▶ **About this task**:
Reproduce every entry below exactly, minus the pictures.

▶ **Exercise data**:
****************************************
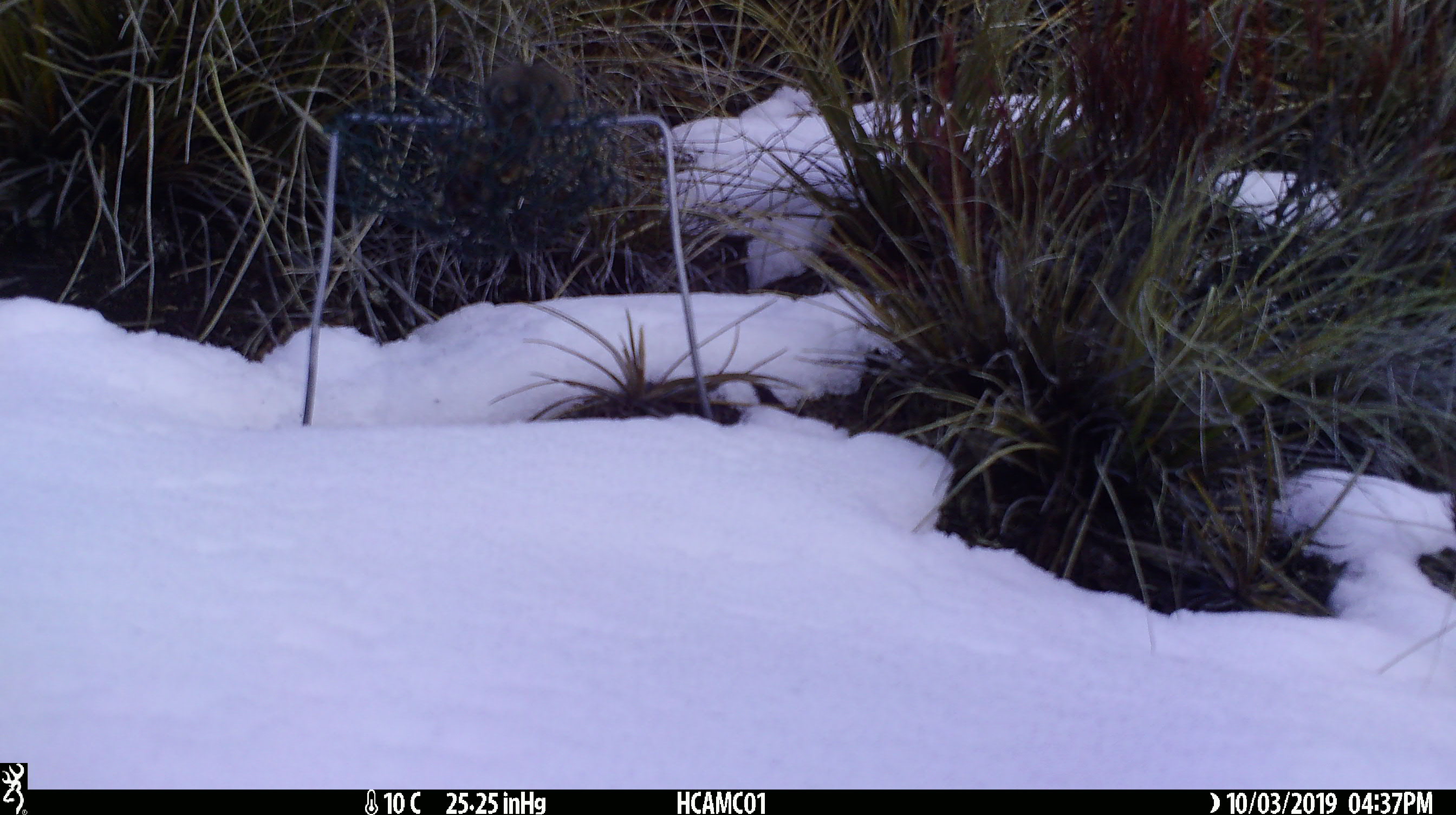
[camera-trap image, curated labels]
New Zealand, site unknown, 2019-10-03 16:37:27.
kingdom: Animalia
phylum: Chordata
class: Mammalia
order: Rodentia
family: Muridae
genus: Mus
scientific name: Mus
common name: mouse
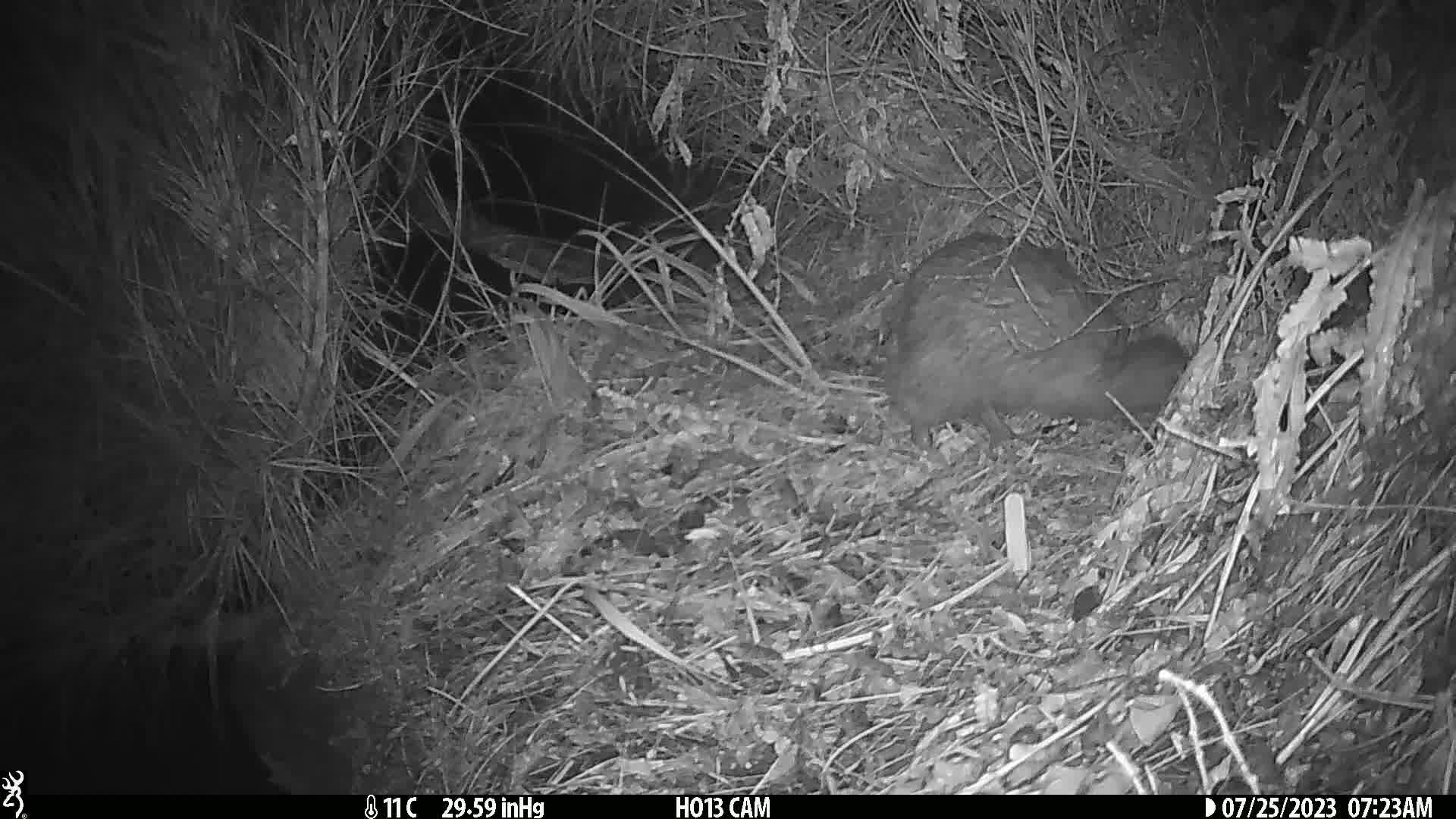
****************************************
▶ **Final answer**:
[camera-trap image, curated labels]
New Zealand, site unknown, 2019-10-03 16:37:27.
kingdom: Animalia
phylum: Chordata
class: Mammalia
order: Rodentia
family: Muridae
genus: Mus
scientific name: Mus
common name: mouse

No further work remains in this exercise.